Mais Ouyang Tianyu, debout à l'écart, ne montra aucune réaction, affichant plutôt un sourire nonchalant comme s'il attendait un bon spectacle.

« En réponse à Mademoiselle Shen, je m’appelle Xiao Yi. » La femme leva son beau visage, ses yeux brillant d’une lueur moqueuse tandis qu’elle regardait Shen Jie.

« Toi, toi… » Comment savait-il que son nom de famille était « Shen » ? Les yeux de Shen Jie étaient fixés sur le visage de la femme, cherchant à lui soutirer quelque chose.

« Tu n'as pas le droit de regarder les autres hommes, tu ne peux regarder que moi. » Ouyang Tianyu n'y tint plus, son regard s'attardant sur le visage d'un autre homme, même si elle voulait simplement savoir qui il était.

« Un autre homme ? » Y a-t-il un autre homme ici, outre Ouyang Tianyu ? « Où ça ? »

« C’est lui ! » hurla Ouyang Tianyu, furieux, en désignant du doigt l’homme déguisé en femme qui ressemblait plus à une femme qu’à une femme elle-même. Ce maudit type, il lui arracherait la gueule en un rien de temps. « Regarde bien, c’est Leng Yixuan. »

« Leng Yixuan ? Lui ? » Shen Jie resta bouche bée. En voyant son visage, elle avait elle aussi soupçonné qu'il puisse s'agir de Leng Yixuan, mais sa silhouette la dissuada. « Et sa silhouette ? » Son regard glissa le long de son visage. Impossible ? Avait-il vraiment renoncé à son identité masculine pour devenir une femme ? Il était pourtant d'une beauté remarquable.

« Il maîtrise l'art de rétrécir les os, mais il ne peut rétrécir que temporairement lui-même », expliqua Ouyang Tianyu. S'il ne s'était pas expliqué clairement, elle continuerait sans doute à le fixer, et il ne le supporterait vraiment pas !

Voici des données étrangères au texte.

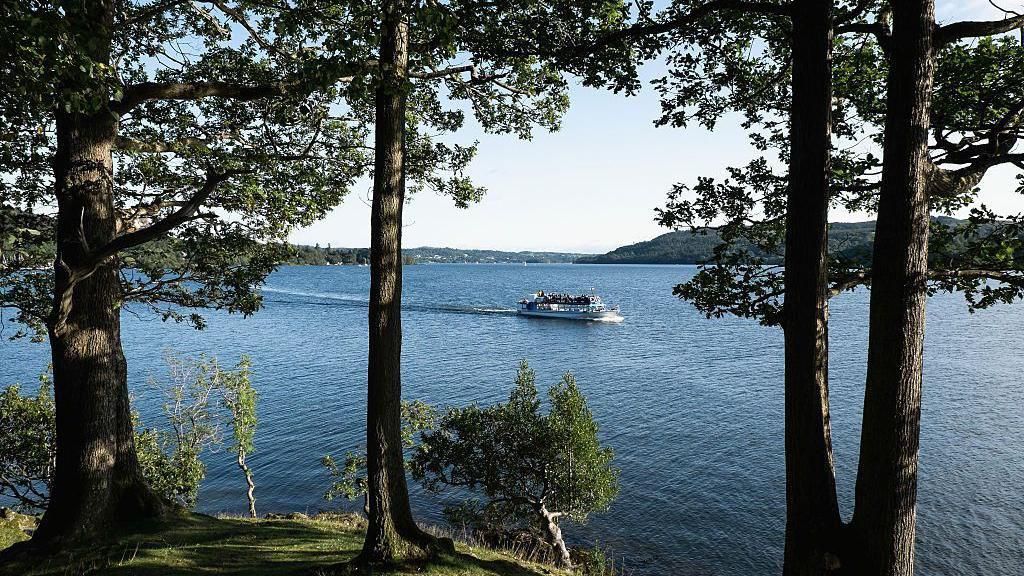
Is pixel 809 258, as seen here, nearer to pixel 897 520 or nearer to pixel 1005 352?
pixel 897 520

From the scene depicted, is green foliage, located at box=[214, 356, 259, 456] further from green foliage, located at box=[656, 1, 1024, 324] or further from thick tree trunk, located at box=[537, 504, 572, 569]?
green foliage, located at box=[656, 1, 1024, 324]

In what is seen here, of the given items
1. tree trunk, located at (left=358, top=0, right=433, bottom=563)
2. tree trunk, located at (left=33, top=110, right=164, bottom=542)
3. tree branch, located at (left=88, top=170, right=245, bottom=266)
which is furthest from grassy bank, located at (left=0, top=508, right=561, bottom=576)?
tree branch, located at (left=88, top=170, right=245, bottom=266)

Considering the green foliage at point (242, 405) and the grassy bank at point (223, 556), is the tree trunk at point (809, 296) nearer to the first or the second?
the grassy bank at point (223, 556)

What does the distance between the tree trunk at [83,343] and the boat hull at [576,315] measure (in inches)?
3183

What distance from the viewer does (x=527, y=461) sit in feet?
66.6

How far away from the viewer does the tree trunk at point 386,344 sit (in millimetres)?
7992

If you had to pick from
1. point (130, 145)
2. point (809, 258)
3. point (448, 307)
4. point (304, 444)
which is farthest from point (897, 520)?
point (448, 307)

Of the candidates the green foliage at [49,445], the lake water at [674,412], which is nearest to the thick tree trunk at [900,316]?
the green foliage at [49,445]

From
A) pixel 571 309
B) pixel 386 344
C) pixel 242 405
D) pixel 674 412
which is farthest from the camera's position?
pixel 571 309

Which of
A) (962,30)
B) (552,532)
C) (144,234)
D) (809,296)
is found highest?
(962,30)

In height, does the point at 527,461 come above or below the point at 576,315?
above

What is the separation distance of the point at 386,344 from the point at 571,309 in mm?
83711

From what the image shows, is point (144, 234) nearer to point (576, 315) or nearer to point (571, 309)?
point (576, 315)

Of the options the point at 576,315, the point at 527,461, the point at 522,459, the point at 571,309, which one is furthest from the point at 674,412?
the point at 571,309
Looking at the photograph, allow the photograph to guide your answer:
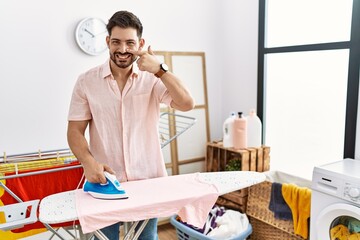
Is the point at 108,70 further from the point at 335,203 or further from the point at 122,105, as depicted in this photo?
the point at 335,203

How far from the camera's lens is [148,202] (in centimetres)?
131

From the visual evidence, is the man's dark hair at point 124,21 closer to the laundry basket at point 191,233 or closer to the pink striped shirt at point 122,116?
the pink striped shirt at point 122,116

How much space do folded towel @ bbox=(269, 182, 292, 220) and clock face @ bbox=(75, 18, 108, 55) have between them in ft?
5.60

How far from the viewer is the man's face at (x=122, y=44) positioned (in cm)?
139

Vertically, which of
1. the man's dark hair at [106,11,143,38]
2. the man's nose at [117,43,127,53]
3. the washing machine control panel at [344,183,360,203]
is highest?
the man's dark hair at [106,11,143,38]

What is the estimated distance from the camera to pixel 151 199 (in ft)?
4.39

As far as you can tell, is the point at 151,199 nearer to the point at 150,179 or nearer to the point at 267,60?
the point at 150,179

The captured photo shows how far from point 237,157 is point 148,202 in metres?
1.63

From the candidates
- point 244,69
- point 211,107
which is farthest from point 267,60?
point 211,107

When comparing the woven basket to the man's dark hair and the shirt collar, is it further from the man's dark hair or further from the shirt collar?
the man's dark hair

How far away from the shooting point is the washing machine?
1.81m

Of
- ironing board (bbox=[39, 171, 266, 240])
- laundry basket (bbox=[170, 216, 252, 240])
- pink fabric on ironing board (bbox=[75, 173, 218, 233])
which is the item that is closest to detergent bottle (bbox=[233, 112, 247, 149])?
laundry basket (bbox=[170, 216, 252, 240])

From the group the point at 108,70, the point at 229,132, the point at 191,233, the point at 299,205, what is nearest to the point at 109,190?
the point at 108,70

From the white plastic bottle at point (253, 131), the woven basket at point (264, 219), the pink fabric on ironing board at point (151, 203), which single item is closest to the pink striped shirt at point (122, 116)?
the pink fabric on ironing board at point (151, 203)
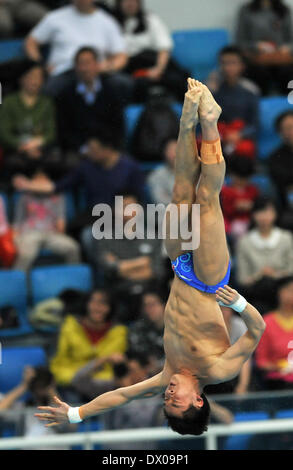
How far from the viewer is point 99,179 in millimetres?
6859

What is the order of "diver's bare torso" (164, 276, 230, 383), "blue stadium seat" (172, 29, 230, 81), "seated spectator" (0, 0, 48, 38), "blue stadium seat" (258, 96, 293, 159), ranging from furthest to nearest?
1. "blue stadium seat" (172, 29, 230, 81)
2. "seated spectator" (0, 0, 48, 38)
3. "blue stadium seat" (258, 96, 293, 159)
4. "diver's bare torso" (164, 276, 230, 383)

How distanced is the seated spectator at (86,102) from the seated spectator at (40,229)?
461mm

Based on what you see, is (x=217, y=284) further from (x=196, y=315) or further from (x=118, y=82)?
(x=118, y=82)

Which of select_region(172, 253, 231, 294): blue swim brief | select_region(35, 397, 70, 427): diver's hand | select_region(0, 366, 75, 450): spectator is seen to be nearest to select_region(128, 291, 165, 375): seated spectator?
select_region(0, 366, 75, 450): spectator

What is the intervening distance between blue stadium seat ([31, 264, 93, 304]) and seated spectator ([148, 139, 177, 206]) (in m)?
0.70

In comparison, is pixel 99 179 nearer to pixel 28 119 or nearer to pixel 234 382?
pixel 28 119

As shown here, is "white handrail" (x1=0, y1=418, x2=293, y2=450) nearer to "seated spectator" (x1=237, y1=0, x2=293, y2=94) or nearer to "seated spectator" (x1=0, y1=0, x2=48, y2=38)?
"seated spectator" (x1=237, y1=0, x2=293, y2=94)

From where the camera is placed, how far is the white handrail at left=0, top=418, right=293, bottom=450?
17.9ft

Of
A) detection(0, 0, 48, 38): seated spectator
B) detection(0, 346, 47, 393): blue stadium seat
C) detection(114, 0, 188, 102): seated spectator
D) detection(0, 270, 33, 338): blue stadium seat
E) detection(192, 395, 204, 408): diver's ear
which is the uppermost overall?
detection(0, 0, 48, 38): seated spectator

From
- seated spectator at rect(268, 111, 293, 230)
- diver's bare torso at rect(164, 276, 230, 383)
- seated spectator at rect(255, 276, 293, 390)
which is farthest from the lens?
seated spectator at rect(268, 111, 293, 230)

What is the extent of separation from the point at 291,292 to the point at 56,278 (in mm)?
1613

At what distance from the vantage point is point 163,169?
6879 millimetres

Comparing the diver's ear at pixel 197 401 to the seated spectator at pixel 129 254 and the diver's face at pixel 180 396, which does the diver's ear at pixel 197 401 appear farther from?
the seated spectator at pixel 129 254

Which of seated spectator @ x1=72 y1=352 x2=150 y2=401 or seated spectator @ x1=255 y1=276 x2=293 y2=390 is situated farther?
seated spectator @ x1=255 y1=276 x2=293 y2=390
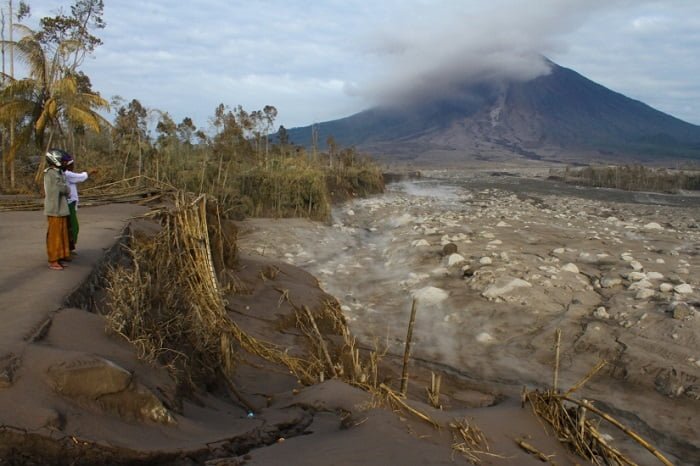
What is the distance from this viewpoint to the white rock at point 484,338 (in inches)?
311

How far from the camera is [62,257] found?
544 centimetres

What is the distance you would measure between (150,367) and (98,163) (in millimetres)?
16154

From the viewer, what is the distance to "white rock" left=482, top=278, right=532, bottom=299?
9.52 meters

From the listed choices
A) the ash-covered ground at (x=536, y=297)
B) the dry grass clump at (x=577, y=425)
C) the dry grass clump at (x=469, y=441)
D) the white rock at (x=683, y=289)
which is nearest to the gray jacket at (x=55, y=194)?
the ash-covered ground at (x=536, y=297)

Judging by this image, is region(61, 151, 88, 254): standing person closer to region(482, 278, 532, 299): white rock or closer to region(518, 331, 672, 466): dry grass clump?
region(518, 331, 672, 466): dry grass clump

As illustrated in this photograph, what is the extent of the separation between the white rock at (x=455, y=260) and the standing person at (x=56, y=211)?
793 cm

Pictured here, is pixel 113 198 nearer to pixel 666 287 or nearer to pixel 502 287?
pixel 502 287

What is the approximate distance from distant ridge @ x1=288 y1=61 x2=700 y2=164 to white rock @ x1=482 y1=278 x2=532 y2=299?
330 feet

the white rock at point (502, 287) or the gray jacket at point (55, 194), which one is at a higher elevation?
the gray jacket at point (55, 194)

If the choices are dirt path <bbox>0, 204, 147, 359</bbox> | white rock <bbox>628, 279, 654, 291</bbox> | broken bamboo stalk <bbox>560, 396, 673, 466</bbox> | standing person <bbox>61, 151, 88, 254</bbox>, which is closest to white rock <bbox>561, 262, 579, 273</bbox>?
white rock <bbox>628, 279, 654, 291</bbox>

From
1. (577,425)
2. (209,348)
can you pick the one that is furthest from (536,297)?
(209,348)

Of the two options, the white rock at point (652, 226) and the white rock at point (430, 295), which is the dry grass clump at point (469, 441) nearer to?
the white rock at point (430, 295)

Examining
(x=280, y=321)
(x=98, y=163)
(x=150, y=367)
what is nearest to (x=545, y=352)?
(x=280, y=321)

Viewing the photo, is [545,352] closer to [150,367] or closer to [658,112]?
[150,367]
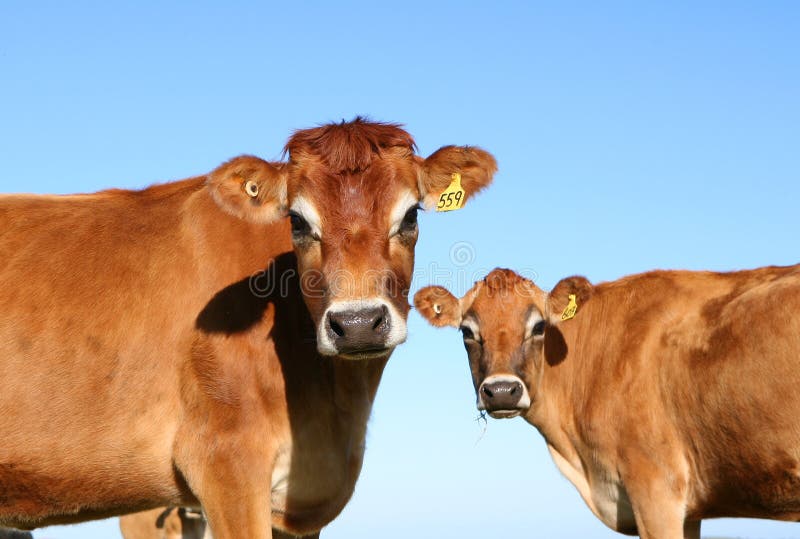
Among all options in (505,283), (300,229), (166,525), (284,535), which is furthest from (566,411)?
(166,525)

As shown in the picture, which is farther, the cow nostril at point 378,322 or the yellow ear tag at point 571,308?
the yellow ear tag at point 571,308

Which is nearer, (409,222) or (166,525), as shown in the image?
(409,222)

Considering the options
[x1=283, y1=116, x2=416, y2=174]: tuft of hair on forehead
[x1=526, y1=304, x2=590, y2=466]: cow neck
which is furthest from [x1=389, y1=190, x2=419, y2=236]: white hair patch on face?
[x1=526, y1=304, x2=590, y2=466]: cow neck

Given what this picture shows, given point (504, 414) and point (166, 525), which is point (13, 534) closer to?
point (504, 414)

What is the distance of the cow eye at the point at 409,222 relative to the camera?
618 centimetres

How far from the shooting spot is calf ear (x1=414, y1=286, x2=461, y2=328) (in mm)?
11812

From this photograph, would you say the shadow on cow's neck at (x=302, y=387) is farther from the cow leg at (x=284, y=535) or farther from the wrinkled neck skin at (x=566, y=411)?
the wrinkled neck skin at (x=566, y=411)

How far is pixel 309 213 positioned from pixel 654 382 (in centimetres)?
560

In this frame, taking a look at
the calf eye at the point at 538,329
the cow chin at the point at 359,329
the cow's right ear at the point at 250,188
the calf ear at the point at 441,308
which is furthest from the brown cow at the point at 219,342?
the calf ear at the point at 441,308

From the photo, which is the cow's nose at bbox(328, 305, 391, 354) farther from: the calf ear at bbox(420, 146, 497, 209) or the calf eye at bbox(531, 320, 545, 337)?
the calf eye at bbox(531, 320, 545, 337)

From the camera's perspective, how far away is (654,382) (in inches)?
404

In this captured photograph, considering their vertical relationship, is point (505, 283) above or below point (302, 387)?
above

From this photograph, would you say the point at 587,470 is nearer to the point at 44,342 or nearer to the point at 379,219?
the point at 379,219

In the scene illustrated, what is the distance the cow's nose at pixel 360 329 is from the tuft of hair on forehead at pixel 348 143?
106cm
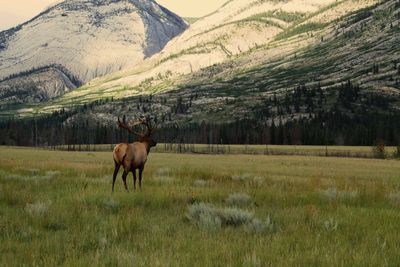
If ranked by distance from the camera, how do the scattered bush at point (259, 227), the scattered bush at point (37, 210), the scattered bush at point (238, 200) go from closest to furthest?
the scattered bush at point (259, 227) → the scattered bush at point (37, 210) → the scattered bush at point (238, 200)

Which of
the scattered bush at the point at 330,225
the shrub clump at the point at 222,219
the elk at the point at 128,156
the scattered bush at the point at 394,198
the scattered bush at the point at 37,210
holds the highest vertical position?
the elk at the point at 128,156

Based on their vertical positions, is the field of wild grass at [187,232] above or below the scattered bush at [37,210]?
below

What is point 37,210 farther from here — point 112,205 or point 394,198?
point 394,198

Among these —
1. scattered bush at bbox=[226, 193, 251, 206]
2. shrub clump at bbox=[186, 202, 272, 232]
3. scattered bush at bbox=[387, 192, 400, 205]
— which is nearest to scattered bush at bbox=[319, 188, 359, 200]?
scattered bush at bbox=[387, 192, 400, 205]

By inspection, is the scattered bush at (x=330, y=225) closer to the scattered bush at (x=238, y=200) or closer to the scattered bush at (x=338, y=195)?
the scattered bush at (x=238, y=200)

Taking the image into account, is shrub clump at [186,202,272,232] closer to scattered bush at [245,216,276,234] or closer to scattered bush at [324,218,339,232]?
scattered bush at [245,216,276,234]

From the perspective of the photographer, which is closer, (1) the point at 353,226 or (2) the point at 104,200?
(1) the point at 353,226

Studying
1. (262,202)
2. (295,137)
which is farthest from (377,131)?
(262,202)

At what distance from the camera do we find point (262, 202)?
11906 mm

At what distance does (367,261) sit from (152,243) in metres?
3.29

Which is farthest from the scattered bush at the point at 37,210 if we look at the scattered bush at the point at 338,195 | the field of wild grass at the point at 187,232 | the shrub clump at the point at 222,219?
the scattered bush at the point at 338,195

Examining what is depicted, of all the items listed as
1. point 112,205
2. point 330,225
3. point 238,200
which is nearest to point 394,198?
point 238,200

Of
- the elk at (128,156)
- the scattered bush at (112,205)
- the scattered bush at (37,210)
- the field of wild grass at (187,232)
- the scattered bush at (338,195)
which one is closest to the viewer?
the field of wild grass at (187,232)

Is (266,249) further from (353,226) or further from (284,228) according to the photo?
(353,226)
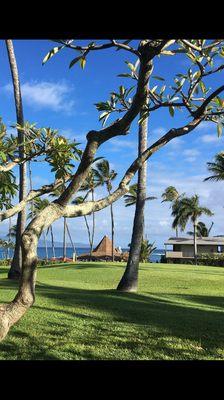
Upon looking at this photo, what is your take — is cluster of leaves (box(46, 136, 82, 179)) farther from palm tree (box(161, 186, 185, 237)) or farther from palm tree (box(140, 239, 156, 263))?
palm tree (box(161, 186, 185, 237))

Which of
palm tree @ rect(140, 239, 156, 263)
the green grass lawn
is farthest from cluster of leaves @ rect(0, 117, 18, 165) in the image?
palm tree @ rect(140, 239, 156, 263)

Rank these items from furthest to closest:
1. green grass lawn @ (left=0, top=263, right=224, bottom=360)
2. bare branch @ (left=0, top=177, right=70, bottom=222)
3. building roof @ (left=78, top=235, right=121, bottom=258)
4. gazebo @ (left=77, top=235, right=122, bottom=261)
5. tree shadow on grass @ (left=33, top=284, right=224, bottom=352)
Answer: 1. building roof @ (left=78, top=235, right=121, bottom=258)
2. gazebo @ (left=77, top=235, right=122, bottom=261)
3. tree shadow on grass @ (left=33, top=284, right=224, bottom=352)
4. green grass lawn @ (left=0, top=263, right=224, bottom=360)
5. bare branch @ (left=0, top=177, right=70, bottom=222)

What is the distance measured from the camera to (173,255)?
5306 cm

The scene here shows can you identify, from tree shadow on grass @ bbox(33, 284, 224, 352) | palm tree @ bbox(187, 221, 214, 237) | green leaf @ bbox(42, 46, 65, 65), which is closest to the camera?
green leaf @ bbox(42, 46, 65, 65)

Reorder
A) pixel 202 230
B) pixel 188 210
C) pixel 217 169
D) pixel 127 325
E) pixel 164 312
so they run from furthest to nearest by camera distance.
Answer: pixel 202 230
pixel 188 210
pixel 217 169
pixel 164 312
pixel 127 325

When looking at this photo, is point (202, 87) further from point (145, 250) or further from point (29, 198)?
point (145, 250)

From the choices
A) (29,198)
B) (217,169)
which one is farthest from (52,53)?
(217,169)

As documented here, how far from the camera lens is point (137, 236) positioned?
49.6 feet

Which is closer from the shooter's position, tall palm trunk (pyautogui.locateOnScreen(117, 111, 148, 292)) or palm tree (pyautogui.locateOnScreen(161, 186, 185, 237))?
tall palm trunk (pyautogui.locateOnScreen(117, 111, 148, 292))

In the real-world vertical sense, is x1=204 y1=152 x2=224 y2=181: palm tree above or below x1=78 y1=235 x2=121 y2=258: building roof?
above

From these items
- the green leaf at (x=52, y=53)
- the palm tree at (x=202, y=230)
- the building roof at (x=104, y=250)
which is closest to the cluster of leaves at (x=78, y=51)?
the green leaf at (x=52, y=53)

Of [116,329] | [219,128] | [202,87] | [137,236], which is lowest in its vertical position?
[116,329]

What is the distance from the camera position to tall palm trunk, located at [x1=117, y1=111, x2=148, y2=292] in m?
14.8

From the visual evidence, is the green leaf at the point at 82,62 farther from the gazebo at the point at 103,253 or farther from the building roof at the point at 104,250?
the building roof at the point at 104,250
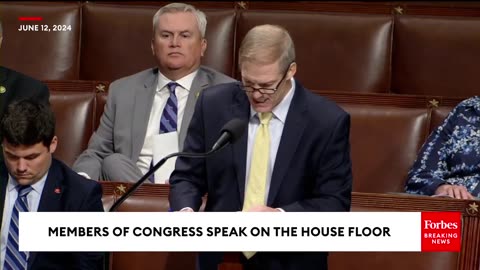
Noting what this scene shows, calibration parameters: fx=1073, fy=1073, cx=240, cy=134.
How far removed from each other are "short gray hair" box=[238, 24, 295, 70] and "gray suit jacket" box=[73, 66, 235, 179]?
54 cm

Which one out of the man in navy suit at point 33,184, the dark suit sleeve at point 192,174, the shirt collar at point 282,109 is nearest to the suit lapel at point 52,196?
the man in navy suit at point 33,184

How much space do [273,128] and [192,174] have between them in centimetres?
11

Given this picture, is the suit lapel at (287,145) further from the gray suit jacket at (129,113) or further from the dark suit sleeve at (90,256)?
the gray suit jacket at (129,113)

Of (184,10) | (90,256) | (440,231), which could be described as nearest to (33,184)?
(90,256)

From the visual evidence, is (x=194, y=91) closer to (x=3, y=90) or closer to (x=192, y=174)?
(x=3, y=90)

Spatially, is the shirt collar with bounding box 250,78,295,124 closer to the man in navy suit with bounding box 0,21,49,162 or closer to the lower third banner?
the lower third banner

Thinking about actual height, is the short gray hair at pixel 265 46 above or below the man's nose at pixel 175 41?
below

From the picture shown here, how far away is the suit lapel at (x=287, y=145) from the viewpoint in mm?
1236

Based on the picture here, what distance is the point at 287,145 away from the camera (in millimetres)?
1241

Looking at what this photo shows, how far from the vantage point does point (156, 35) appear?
180cm

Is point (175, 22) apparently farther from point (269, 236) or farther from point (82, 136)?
point (269, 236)

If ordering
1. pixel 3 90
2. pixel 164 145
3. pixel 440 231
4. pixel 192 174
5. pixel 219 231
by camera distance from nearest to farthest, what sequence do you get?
pixel 219 231 → pixel 440 231 → pixel 192 174 → pixel 3 90 → pixel 164 145

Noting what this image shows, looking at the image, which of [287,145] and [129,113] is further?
[129,113]

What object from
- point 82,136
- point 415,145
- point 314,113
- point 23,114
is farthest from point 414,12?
point 23,114
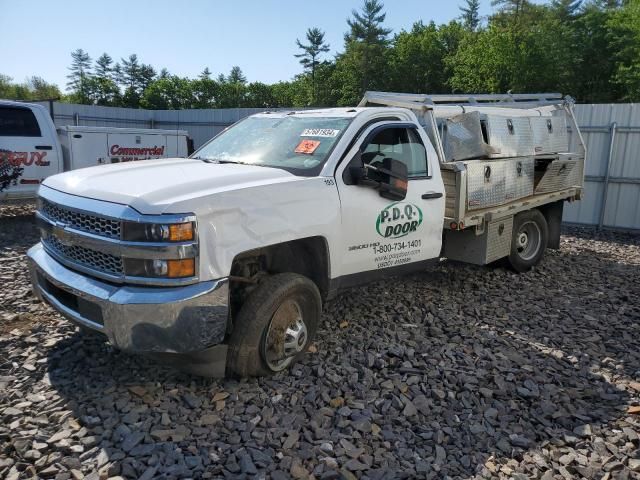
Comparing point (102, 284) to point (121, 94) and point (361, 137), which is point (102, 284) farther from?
point (121, 94)

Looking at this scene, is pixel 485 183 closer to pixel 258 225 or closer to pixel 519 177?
pixel 519 177

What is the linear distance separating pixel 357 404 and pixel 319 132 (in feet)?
7.45

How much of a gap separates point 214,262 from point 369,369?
1637mm

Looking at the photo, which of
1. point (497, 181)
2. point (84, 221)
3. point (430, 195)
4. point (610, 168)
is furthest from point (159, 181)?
point (610, 168)

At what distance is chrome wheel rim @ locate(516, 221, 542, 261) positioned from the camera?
24.1 feet

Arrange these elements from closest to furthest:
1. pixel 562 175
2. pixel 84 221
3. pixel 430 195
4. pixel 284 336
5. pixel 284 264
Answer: pixel 84 221
pixel 284 336
pixel 284 264
pixel 430 195
pixel 562 175

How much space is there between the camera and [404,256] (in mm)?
4809

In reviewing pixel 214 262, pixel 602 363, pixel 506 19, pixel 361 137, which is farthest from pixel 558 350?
pixel 506 19

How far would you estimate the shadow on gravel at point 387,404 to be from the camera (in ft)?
9.95

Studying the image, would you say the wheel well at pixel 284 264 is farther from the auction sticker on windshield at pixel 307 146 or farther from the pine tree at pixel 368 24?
the pine tree at pixel 368 24

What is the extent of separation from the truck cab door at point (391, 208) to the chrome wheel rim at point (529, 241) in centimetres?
271

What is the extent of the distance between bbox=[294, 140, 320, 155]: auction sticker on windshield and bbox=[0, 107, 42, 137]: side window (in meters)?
7.16

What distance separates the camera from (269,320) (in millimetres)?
3680

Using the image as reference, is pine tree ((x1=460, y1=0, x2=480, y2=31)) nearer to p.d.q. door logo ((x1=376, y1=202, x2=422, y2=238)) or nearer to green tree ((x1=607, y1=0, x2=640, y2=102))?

Vraiment ? Shen Jie semblait avoir fait une découverte, ses yeux brillant d'une étrange lueur. Rétrécir les os ? C'est plutôt amusant. « Hé ! Xiao Yi, quand es-tu libre ? Apprends-moi cette technique de "coopération conjugale". »

Leng Yixuan jeta un coup d'œil à Ouyang Tianyu, dont le visage se faisait de plus en plus sombre. « Euh… ce style de kung-fu n'est pas adapté aux femmes. » Quelle plaisanterie ! Face au regard noir de son ami, comment osait-il lui enseigner le kung-fu ? Avant même qu'elle n'en comprenne les bases, il serait écorché vif. Il devait s'éclipser. Leng Yixuan sortit donc un morceau de papier de sa poche, le tendit à Ouyang Tianyu et partit. Avant de s'en aller, il feignit l'indifférence et leur fit une révérence, ce qui fit de nouveau éclater de rire Shen Jie.